The Supreme Court is consolidating the cases of SFFA v. Harvard University and SFFA v. University of North Carolina Chapel Hill. Depending on the outcome, it could spell an end to affirmative action policies in the college admissions.
The cases were brought by Students for Fair Admissions (SFFA), a Virginia-based group founded by Edward Blum, who serves as the group’s president.
“We are grateful the Supreme Court accepted these important cases for review. It is our hope that the justices will end the use of race as an admissions factor at Harvard, UNC and all colleges and universities,” Blum said in a statement.
Blum also said that “Harvard and the University of North Carolina have racially gerrymandered their freshman classes in order to achieve prescribed racial quotas. Every college applicant should be judged as a unique individual, not as some representative of a racial or ethnic group.”
At the heart of SFFA’s request is the Supreme Court’s previous ruling in Grutter v. Bollinger. The ruling said that the Equal Protection Clause of the Fourteenth Amendment did not prohibit “narrowly tailored use of race in admissions decisions to further a compelling interest in obtaining the education benefits that flow from a diverse student body.”
A past related college admissions affirmative action case is the Supreme Court’s 1978 decision in Regents of the University of California v. Bakke. The high court upheld affirmative action but ruled it unconstitutional for a college’s admissions criteria to use race quotas or race as an exclusive basis for an admissions.
SFFA first sued Harvard in November of 2014, alleging the school was discriminating based on race in violation of Title VI of the Civil Rights Act of 1964. Although a private University, Harvard does receive federal funds and must adhere to Title VI rules.
In the Harvard case, SFFA posited that Harvard was capping Asian student admissions and had placed a “racial penalty” on Asian-American applicants by scoring them lower in certain areas. Alternatively, SFFA alleged Harvard was then giving higher scores and preferential treatment to Blacks and Hispanics due to their race.
The initial SFFA v. Harvard trial lasted about three weeks with a district court ruling in favor of the university and the U.S. Court of Appeals upheld the lower courts ruling. SFFA filed a writ of certiorari with the U.S. Supreme Court in February of 2021.

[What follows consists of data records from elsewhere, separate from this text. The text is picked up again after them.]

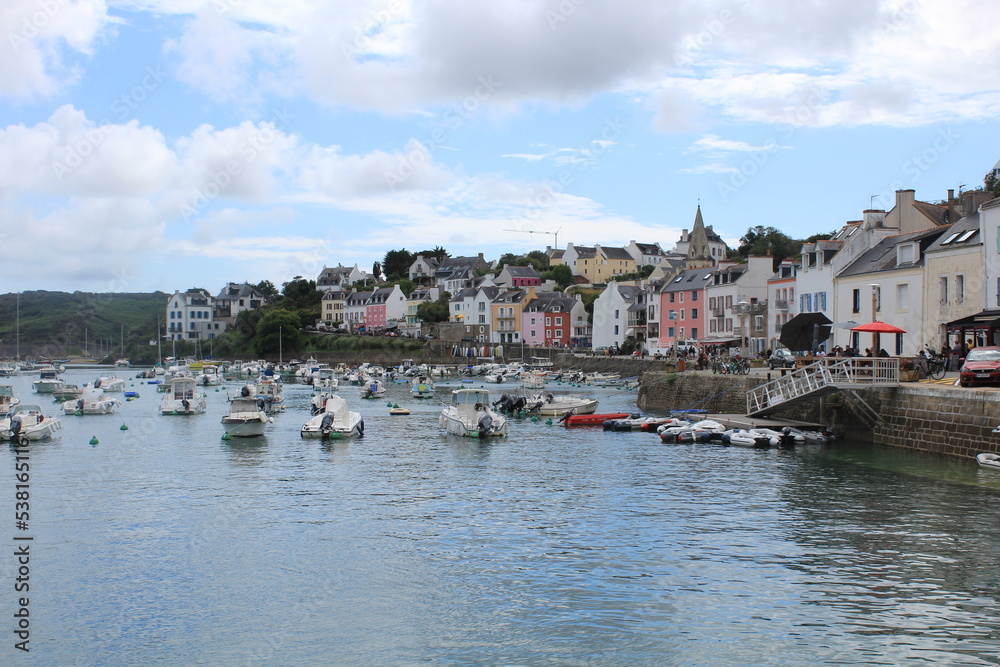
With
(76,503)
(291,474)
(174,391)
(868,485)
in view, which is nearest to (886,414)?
(868,485)

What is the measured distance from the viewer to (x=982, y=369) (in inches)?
1268

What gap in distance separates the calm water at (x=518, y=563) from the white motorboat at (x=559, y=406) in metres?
19.7

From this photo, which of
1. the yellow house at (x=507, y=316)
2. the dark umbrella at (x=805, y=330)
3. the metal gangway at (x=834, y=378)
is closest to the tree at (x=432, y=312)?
the yellow house at (x=507, y=316)

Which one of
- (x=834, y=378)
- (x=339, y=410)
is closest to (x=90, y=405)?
(x=339, y=410)

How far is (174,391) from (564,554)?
53145 mm

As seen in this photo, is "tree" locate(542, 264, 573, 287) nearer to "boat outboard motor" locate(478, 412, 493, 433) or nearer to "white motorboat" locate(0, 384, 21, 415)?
"white motorboat" locate(0, 384, 21, 415)

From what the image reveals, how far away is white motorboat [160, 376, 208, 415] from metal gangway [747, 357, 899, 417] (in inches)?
1687

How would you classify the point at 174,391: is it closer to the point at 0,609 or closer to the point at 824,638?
the point at 0,609

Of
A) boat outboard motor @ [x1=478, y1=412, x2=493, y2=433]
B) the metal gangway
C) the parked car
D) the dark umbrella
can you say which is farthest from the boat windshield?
the dark umbrella

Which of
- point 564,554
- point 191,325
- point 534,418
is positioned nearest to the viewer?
point 564,554

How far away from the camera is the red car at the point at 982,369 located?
3203 centimetres

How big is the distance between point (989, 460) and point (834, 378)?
921cm

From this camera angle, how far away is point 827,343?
5794 centimetres

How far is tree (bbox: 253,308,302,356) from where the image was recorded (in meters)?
161
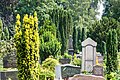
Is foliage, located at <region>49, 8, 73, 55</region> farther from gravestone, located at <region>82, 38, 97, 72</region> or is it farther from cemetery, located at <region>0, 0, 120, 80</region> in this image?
gravestone, located at <region>82, 38, 97, 72</region>

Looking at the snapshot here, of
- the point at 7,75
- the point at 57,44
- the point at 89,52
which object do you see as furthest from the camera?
the point at 57,44

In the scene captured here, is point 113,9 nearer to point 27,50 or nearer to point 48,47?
point 48,47

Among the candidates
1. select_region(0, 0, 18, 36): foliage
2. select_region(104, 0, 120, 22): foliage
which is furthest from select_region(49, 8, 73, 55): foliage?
select_region(104, 0, 120, 22): foliage

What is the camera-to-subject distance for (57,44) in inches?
1179

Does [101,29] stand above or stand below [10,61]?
above

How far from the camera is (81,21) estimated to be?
6166 centimetres

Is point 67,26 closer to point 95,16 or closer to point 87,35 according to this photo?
point 87,35

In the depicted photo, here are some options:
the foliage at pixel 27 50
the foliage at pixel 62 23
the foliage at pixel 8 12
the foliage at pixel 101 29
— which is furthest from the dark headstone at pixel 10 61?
the foliage at pixel 8 12

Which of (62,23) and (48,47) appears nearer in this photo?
(48,47)

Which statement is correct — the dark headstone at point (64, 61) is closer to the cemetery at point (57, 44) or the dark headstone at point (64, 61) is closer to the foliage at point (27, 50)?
the cemetery at point (57, 44)

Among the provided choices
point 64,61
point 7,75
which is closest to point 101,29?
point 64,61

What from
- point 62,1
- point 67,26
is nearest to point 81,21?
point 62,1

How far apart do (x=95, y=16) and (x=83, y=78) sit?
51304 mm

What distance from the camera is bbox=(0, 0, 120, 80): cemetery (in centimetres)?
1303
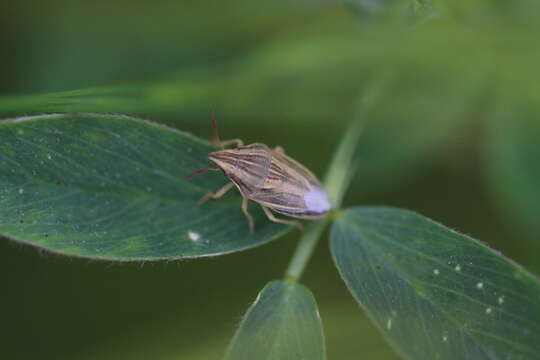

The same year as the Harvard suit, SFFA also sued UNC Chapel Hill. That lawsuit alleged the university was violating the Constitution’s 14th Amendment guaranteeing equal protection under the law by using race as its main factor in determining admissions.
Judge Loretta C. Biggs of the United States District Court for the Middle District of North Carolina ruled in favor of UNC Chapel Hill on Oct. 18, 2021, allowing the school to continue using race as a factor in its admissions process. SFFA almost immediately appealed.
In a Jan. 24 press statement on the Supreme Court’s decision, UNC Chapel Hill’s Associate Vice Chancellor for Communications Beth Keith said, “We look forward to defending the University’s holistic admissions process before the U.S. Supreme Court.”
“As the trial court held, our process is consistent with long-standing Supreme Court precedent and allows for an evaluation of each student in a deliberate and thoughtful way,” Keith said.